Hi, i am just trying to figure out the difference between the 2 or if there is any other than the mm of the products.

I assumed that the grain size was the only difference but when i went to buy it there was a big price difference  between the 2 on one particular site.

*Tropica Aquarium Soil 9L £26.99*

*Tropica Aquarium Soil Powder 9L £35.99*

On other sites they are listed as the same price roughly and i need 3 bags of the stuff which would save me nearly £30 if i go for the larger grain size so before i order it i just wanted to make sure they are basically the same thing.

Jason


----------



## Andrew Butler (13 Feb 2020)

It depends what you want to plant in the soil is the main thing I would say; powder is better suited for carpeting plants in particular.
I do believe it is only the size that's different between the two products themselves.


----------



## Angelfishguy99 (13 Feb 2020)

Andrew Butler said:


> It depends what you want to plant in the soil is the main thing I would say; powder is better suited for carpeting plants in particular.
> I do believe it is only the size that's different between the two products themselves.


Thanks Andrew. Think i will get 2 bags of the regular then and 1 of the powder for the front of the tank.
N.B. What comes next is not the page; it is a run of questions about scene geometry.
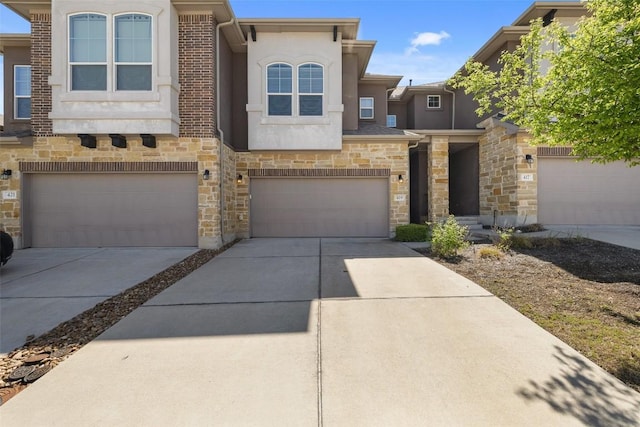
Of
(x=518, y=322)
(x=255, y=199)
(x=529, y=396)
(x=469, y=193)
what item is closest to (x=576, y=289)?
(x=518, y=322)

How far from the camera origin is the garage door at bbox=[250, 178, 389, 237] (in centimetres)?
1103

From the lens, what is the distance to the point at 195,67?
8.77 m

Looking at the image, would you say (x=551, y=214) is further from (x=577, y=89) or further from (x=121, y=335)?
(x=121, y=335)

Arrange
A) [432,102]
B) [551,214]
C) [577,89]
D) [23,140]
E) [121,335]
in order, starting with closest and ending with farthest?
[121,335] < [577,89] < [23,140] < [551,214] < [432,102]

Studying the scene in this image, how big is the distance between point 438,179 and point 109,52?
11.8 m

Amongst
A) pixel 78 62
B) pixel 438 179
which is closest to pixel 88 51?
pixel 78 62

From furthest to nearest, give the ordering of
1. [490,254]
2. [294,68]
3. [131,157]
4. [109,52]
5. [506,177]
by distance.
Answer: [506,177]
[294,68]
[131,157]
[109,52]
[490,254]

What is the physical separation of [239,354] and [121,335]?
1.50 meters

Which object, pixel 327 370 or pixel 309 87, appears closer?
pixel 327 370

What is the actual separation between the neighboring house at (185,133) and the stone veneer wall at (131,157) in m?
0.03

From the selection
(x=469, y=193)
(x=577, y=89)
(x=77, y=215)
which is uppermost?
(x=577, y=89)

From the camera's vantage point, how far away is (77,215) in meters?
9.18

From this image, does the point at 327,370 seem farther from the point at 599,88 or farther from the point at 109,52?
the point at 109,52

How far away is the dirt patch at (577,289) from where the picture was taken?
3113 mm
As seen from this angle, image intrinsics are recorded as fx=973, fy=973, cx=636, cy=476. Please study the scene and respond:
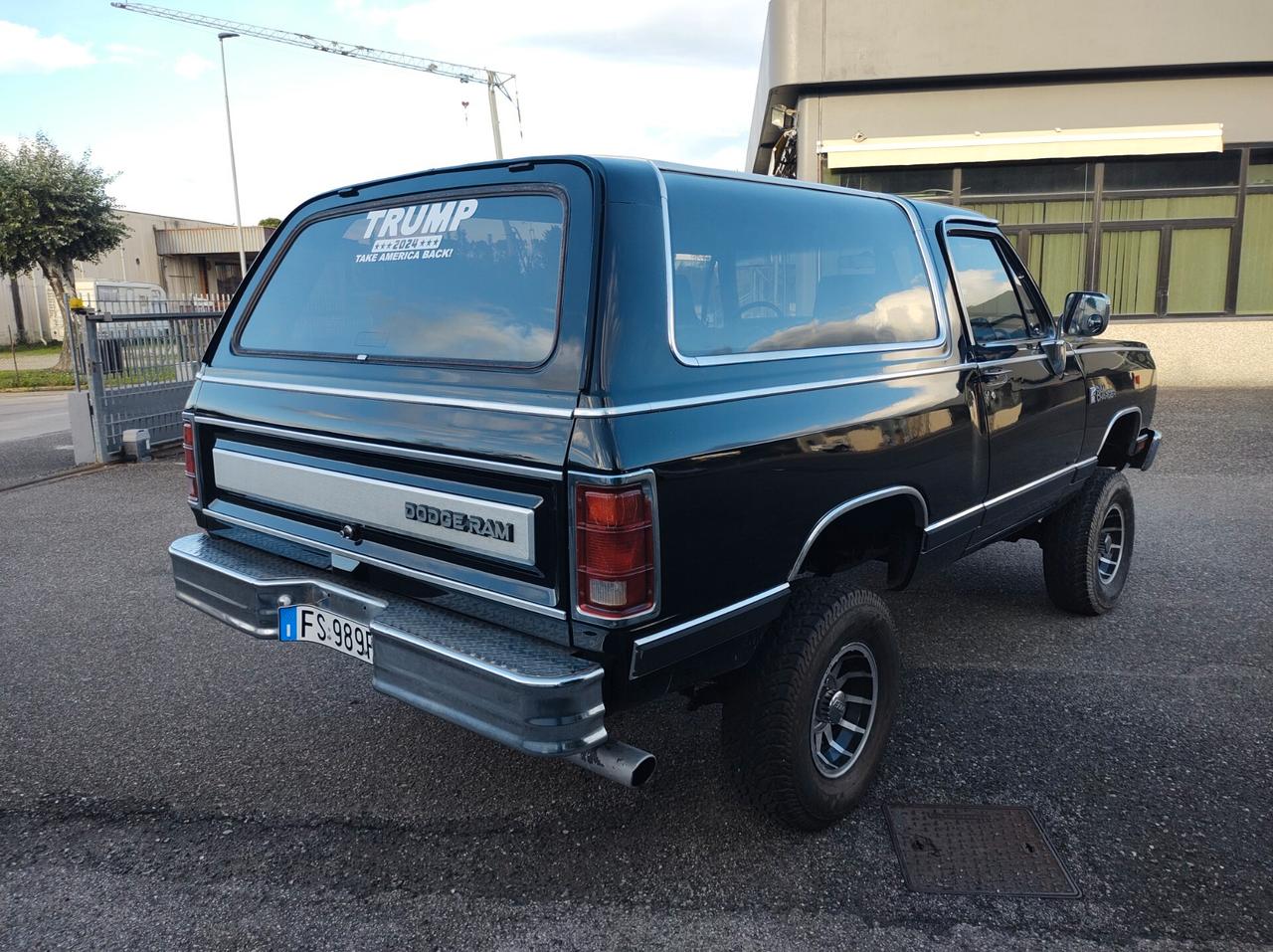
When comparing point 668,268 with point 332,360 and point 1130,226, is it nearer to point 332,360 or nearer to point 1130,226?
point 332,360

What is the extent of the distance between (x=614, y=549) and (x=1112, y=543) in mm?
3832

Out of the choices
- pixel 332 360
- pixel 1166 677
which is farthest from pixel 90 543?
pixel 1166 677

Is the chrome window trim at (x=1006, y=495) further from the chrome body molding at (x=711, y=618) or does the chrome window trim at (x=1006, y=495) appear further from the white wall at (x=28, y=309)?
the white wall at (x=28, y=309)

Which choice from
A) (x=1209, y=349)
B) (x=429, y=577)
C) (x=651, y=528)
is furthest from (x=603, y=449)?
(x=1209, y=349)

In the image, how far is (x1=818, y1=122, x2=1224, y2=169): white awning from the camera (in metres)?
13.7

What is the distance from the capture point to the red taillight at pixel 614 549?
2.30 m

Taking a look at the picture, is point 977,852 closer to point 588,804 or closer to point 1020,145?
point 588,804

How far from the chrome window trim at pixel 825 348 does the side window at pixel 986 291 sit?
7.6 inches

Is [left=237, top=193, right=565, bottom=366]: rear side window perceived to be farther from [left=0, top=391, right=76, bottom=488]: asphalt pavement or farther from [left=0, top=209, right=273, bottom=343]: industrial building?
[left=0, top=209, right=273, bottom=343]: industrial building

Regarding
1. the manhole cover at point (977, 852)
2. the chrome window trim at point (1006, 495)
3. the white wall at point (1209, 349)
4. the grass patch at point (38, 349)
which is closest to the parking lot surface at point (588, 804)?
the manhole cover at point (977, 852)

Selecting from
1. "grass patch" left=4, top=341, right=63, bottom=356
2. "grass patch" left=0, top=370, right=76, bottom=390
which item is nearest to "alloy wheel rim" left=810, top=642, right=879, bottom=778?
"grass patch" left=0, top=370, right=76, bottom=390

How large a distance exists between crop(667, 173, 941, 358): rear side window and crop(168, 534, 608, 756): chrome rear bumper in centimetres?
92

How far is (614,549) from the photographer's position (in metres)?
2.31

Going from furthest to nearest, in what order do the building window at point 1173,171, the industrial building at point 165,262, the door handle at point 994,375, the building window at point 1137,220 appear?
the industrial building at point 165,262
the building window at point 1137,220
the building window at point 1173,171
the door handle at point 994,375
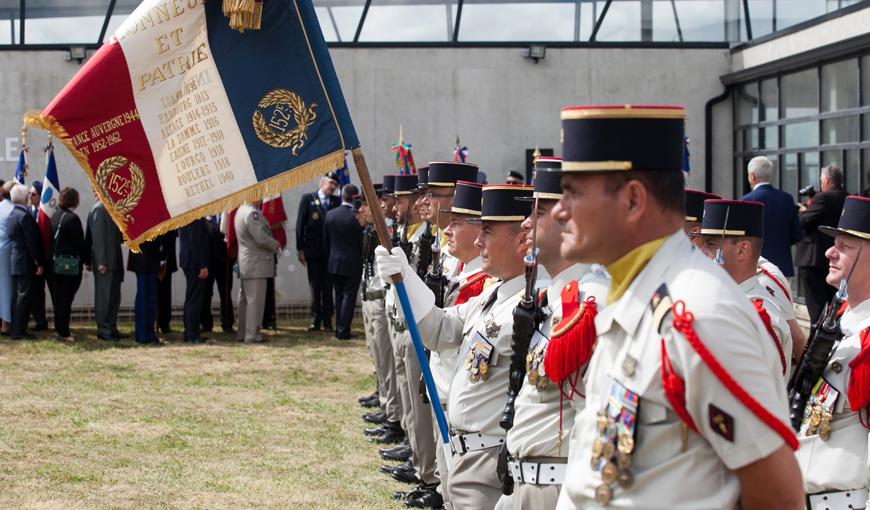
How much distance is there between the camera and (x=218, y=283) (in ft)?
53.5

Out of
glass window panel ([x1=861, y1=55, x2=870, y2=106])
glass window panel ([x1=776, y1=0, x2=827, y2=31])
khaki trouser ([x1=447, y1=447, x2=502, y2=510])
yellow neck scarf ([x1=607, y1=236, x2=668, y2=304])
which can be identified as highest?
glass window panel ([x1=776, y1=0, x2=827, y2=31])

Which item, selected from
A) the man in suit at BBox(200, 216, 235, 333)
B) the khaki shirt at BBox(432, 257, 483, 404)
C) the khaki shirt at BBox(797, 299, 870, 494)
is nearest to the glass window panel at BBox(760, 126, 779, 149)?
the man in suit at BBox(200, 216, 235, 333)

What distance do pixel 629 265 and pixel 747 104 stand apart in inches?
629

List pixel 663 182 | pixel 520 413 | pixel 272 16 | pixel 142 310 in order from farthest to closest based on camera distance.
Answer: pixel 142 310 → pixel 272 16 → pixel 520 413 → pixel 663 182

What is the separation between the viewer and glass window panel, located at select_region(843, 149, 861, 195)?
1374 centimetres

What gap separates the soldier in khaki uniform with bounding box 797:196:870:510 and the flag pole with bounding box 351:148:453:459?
162 cm

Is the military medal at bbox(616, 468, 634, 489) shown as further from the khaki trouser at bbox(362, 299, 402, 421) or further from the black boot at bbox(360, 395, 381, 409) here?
the black boot at bbox(360, 395, 381, 409)

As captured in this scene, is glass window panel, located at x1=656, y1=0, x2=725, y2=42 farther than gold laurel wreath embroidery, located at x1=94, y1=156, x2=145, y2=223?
Yes

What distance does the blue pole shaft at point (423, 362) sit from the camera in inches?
201

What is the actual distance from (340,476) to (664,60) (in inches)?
468

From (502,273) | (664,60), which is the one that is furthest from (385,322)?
(664,60)

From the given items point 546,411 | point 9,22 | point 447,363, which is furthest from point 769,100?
point 546,411

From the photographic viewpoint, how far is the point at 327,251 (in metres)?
15.8

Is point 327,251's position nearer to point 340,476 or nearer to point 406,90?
point 406,90
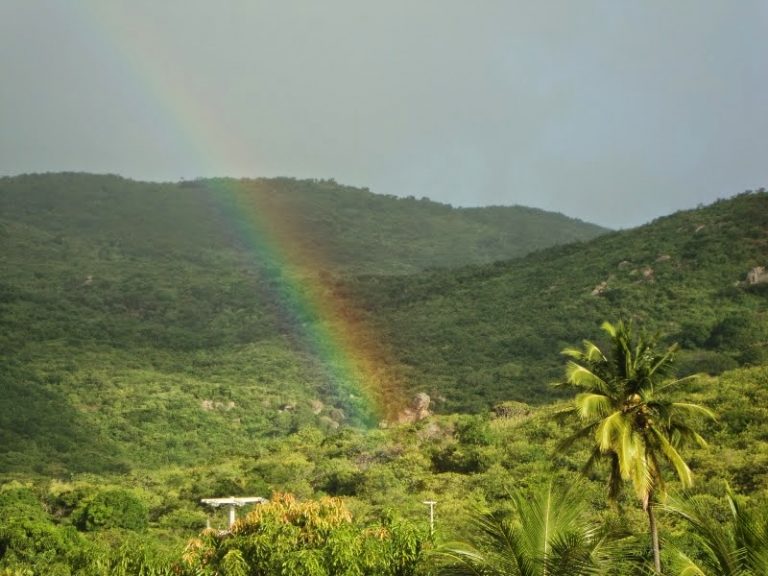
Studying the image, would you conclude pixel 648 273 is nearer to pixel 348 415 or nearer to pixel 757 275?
pixel 757 275

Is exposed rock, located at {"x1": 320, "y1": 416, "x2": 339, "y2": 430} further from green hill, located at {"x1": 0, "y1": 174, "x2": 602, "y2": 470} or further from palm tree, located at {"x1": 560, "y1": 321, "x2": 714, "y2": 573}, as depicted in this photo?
palm tree, located at {"x1": 560, "y1": 321, "x2": 714, "y2": 573}

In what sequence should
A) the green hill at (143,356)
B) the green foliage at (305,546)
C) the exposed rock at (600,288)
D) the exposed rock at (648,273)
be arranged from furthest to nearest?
1. the exposed rock at (600,288)
2. the exposed rock at (648,273)
3. the green hill at (143,356)
4. the green foliage at (305,546)

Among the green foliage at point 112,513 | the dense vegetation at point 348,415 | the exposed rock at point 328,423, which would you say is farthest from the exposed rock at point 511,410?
the green foliage at point 112,513

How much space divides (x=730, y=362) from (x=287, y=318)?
77843mm

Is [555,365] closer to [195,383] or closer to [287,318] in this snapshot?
[195,383]

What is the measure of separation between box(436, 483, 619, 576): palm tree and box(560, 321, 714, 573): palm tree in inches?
264

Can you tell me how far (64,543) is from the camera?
4578 cm

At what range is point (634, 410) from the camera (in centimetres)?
2248

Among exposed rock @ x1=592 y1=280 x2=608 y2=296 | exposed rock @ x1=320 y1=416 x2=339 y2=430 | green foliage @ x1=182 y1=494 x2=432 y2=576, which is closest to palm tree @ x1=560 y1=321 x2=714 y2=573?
green foliage @ x1=182 y1=494 x2=432 y2=576

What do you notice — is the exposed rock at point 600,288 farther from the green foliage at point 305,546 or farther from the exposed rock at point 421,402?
the green foliage at point 305,546

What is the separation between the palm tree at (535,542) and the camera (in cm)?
1462

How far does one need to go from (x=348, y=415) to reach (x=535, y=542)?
93972mm

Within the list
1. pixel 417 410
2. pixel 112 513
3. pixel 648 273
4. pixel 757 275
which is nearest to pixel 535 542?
pixel 112 513

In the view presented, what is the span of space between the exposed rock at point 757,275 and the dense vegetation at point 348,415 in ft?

Much appreciated.


----------



## Jayefc1 (13 Feb 2020)

I like to.go.with the tropica soil beneath and then cap with the powder that way you save a little and  the carpet plants also have the finer to root in to

J


----------



## Angelfishguy99 (13 Feb 2020)

Thank yous for the help. £26.99 was the cheapest i could find the soil for so if anyone is looking to buy some this is where i got it. https://www.pro-shrimp.co.uk/plant-substrate/1366-tropica-aquarium-soil-9l-5703249711106.html


----------